The Wallenberg Prize to two Gothenburg mathematicians

Published

This year’s receivers of the Wallenberg Prize in Mathematics, Eusebio Gardella and Simon Larson, are awarded for their contributions to operator algebras and spectral analysis, respectively.

Both prize winners are employed at the Division of Analysis and Probability Theory at the Department of Mathematical Sciences, Chalmers University of Technology and University of Gothenburg. They also have in common that they have received starting grants from the Swedish Research Council, Eusebio Gardella in 2022 after having begun the year before and Simon Larson when he came to the department in 2024, and that they have received grants from the Knut and Alice Wallenbergs Foundation’s Mathematics Program, 2024 and 2025 respectively.

Image
Eusebio Gardella

Eusebio is awarded “for his significant and influential contributions to the theory of operator algebras”. He received his PhD from the University of Oregon in 2015 and was then a postdoctoral fellow at the University of Münster. Eusebio works primarily on C*-dynamical systems, with a particular interest in the structure and classification of amenable group actions on simple, nuclear C*-algebras, and is also interested in ergodic theory and abstract harmonic analysis, as well as the interactions of model theory and descriptive set theory. One of Eusebio’s PhD students, Jan Gundelach, will defend his thesis next week, Rigidity and embedding phenomena in operator algebras. Read more about Eusebio’s research: Distinguishing simple from complex dynamics.

Image
Simon Larson

Simon is awarded “for his many important contributions to spectral analysis, especially his deep results concerning eigenvalue asymptotics of the Laplace operator on convex domains”. He received his PhD from KTH Royal Institute of Technology in 2019 and was a postdoctoral fellow at Caltech and the University of Gothenburg. Simon’s research is in analysis, mainly focused towards spectral theory of differential operators, and he is particularly interested in sharp inequalities, shape optimization problems, semiclassical spectral asymptotics, and the analysis of one-dimensional Schrödinger operators. Simon recently gave his docent lecture: Listening to geometry and counting eigenvalues. Read more about Simon’s research: Quantitative methods in semiclassical spectral theory.
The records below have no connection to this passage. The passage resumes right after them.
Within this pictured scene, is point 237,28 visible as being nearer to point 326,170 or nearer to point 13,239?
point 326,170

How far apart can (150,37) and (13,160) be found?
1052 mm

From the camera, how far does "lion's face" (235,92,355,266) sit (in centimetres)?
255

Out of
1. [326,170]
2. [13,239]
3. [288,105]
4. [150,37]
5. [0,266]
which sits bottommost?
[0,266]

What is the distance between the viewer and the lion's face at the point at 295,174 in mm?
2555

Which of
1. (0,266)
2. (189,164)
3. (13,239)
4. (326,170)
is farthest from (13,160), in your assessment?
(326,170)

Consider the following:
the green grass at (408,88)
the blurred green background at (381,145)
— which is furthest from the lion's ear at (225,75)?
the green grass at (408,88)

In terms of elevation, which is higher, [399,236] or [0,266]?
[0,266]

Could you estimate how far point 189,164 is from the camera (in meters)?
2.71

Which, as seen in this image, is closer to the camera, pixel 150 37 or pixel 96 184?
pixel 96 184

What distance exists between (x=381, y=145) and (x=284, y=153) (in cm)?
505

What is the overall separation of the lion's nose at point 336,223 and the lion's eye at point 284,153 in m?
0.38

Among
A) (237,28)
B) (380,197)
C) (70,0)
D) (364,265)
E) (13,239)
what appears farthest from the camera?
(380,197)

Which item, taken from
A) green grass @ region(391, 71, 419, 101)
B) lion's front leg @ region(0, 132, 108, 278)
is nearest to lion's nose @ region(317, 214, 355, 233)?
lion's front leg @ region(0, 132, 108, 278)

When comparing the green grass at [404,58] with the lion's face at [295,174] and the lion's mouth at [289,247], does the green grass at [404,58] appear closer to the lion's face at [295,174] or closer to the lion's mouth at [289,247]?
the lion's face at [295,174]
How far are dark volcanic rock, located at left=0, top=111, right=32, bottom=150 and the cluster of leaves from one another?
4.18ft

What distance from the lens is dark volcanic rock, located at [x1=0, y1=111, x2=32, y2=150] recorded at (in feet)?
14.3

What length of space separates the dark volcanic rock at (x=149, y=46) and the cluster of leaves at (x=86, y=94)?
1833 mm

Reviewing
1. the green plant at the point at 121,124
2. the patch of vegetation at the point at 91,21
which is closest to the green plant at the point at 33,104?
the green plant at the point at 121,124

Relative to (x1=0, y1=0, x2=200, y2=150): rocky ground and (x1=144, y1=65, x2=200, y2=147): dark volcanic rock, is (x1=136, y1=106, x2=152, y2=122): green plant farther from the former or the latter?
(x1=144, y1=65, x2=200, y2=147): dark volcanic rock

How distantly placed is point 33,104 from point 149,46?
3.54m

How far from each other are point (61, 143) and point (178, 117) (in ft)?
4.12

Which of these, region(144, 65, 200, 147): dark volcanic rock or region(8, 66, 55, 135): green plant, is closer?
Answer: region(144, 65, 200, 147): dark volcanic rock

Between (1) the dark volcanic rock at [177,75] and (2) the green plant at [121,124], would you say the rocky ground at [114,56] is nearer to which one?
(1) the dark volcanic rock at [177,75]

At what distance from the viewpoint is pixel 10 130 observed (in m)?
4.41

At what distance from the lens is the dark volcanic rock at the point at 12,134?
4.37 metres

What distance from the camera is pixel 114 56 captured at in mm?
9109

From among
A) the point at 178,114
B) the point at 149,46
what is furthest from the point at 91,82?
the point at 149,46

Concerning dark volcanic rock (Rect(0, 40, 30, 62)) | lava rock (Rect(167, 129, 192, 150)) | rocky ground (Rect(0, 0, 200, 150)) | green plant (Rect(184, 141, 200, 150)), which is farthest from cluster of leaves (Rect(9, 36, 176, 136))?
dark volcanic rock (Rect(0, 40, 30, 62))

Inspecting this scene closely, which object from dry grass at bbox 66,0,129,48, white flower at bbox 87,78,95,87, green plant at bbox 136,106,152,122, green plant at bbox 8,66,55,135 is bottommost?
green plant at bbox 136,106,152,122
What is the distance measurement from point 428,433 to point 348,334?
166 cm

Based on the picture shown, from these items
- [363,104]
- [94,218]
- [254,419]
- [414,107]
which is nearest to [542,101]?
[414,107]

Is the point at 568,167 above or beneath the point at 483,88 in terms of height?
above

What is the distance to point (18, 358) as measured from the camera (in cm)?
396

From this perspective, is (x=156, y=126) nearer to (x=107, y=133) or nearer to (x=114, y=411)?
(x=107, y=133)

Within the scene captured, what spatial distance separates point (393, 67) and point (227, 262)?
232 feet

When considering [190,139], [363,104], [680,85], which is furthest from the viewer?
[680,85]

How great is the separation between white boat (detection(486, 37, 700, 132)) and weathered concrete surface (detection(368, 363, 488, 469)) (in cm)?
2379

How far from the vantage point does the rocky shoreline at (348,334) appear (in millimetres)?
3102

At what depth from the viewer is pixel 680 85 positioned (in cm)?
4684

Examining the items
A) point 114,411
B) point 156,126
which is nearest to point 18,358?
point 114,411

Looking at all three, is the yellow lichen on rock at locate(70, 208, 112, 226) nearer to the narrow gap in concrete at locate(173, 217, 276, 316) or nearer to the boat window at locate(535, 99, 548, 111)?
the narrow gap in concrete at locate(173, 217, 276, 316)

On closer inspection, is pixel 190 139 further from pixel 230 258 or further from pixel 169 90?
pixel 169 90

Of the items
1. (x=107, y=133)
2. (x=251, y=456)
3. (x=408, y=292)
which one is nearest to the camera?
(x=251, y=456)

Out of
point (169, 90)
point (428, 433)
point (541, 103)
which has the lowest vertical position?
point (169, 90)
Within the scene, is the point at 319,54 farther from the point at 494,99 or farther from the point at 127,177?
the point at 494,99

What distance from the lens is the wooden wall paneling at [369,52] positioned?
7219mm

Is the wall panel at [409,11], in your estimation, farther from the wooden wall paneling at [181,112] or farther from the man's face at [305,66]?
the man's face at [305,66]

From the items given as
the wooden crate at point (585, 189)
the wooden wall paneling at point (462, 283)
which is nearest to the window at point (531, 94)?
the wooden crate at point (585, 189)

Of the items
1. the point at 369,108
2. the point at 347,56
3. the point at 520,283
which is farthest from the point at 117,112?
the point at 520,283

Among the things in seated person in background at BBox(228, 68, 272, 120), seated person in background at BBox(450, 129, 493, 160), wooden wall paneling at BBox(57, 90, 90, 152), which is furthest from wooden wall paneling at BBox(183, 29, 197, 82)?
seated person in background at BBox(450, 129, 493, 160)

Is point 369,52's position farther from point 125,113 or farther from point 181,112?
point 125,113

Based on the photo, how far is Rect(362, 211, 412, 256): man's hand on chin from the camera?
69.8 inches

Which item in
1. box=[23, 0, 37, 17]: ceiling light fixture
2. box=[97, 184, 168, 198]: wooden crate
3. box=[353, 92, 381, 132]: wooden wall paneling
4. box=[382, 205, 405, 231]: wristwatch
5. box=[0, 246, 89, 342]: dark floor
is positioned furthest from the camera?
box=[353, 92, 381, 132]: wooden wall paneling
The award was announced at the annual meeting of the Swedish Mathematical Society held in Stockholm on 29 May and will be given at the autumn meeting on November 20, together with the prize money of 300,000 SEK, which will be divided equally between the two awardees.

The Wallenberg Prize in Mathematics

The Wallenberg Prize has been awarded since 1983 by the Swedish Mathematical Society to particularly promising young Swedish mathematicians that have a PhD. It is the most prestigious award that a young Swedish mathematician can receive in the country. The stated intention of the prize is to encourage mathematical research.